This essay was peer-reviewed by the editorial board of b2o: an online journal.

The complaint that the term Victorian, with its ambiguous conflation of nation, period, and personage, represents an undo stumbling block for scholars of Dickens or Eliot is hardly new. Indeed, in many ways it belongs to a wider crisis of categories instigated by postcolonial theory. One of the main lessons that figures such as Said taught us, after all, was that so many of the genre and period tags organizing our field – west and east, modern and ancient, novel and epic – are ideological projections that function to pull diverse global histories into the master narratives of western modernity. Over the past two decades, transnationally minded critics have sought to take this critique on board in a number of ways. Some have deliberately explored the ideological freight of western comparative forms through a re-politicized formalism in the tradition of Lukács (Puchner 2006; Slaughter 2007; Esty 2011). Others have embraced a new particularism that examines how individual texts, as they circulate internationally, can be taken up in surprising ways that belie their Eurocentric roots (see the essays in Burton and Hofmeyr 2014). Still other critics have looked toward the world systems that make such circulation possible (Moretti 2000).

==================================================

Task list>
A) In the essay on the term Victorian, in whose tradition does the re-politicized formalism stand?
B) Carry on the essay about the term Victorian from the point where it stops.
The material after this sentence isn't needed for anything here.

Data section>
==================================================

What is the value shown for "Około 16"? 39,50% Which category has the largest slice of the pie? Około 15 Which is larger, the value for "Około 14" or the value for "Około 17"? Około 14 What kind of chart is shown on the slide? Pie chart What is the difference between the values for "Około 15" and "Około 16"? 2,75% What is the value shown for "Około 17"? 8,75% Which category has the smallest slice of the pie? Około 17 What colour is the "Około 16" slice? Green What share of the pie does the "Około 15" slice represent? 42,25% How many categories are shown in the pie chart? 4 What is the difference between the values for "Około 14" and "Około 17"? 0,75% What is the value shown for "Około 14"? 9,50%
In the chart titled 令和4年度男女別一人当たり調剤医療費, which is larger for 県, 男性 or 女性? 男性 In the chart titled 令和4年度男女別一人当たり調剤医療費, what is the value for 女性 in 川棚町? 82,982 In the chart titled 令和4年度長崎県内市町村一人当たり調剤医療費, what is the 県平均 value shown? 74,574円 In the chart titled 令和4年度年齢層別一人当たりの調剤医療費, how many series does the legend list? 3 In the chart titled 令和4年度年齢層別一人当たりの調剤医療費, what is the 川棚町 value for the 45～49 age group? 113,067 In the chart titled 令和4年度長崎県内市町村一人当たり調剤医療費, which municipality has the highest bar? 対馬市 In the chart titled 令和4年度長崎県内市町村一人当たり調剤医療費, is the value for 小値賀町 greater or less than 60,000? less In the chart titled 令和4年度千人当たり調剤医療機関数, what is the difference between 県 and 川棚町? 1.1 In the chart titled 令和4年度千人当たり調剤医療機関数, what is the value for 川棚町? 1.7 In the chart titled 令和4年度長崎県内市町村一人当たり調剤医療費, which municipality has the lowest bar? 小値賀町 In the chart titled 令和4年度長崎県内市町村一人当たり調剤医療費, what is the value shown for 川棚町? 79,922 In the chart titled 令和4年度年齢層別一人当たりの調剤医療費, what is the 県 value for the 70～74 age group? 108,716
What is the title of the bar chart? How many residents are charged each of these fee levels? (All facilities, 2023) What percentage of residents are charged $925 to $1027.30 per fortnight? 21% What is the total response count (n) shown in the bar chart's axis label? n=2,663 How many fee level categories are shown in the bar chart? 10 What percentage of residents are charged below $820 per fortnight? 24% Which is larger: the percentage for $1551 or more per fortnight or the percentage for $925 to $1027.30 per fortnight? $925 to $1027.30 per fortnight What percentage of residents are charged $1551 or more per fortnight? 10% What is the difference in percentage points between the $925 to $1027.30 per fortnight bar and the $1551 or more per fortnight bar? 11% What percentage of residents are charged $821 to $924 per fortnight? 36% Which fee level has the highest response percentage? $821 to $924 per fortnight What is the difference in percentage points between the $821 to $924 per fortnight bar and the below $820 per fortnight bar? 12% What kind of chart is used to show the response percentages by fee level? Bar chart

==================================================

Results of the tasks>
A) Lukács's.

B)
Within Victorian studies itself, Caroline Levine and Priya Joshi have used elements of the latter two approaches to reimagine the term Victorian, not as a national or period marker, but instead as the name of a transnational media network built by Queen Victoria’s agents – a sprawling infrastructure of printing presses, railroads, telegraphs, and educational institutions that disseminated imperial media around the globe (Joshi 2002; Levine 2013). The refreshing thing about this approach is that it expands the idea of the Victorian temporally as well as geographically, opening up a kind of presentist optic that permits us to read Victorian literature beyond the horizon of its immediate historical context. Once you do the legwork of reconstructing this Victorian media network, you discover that a great deal of our contemporary information world, from the Indian public libraries that interest Joshi to the Gothic and Pre-Raphaelite affects haunting contemporary pop music, is built upon Victorian foundations. What is more, you realize that we encounter a striking amount of pre-Victorian culture as it was remediated by Victorian writers. The Oxford philologist Max Müller’s translation of the Upanishads, for example, may yet be found at major bookstores and free online in countless e-editions. Call this historicism as presentism, a historicism that treats today as a reality constituted by multiple deep pasts.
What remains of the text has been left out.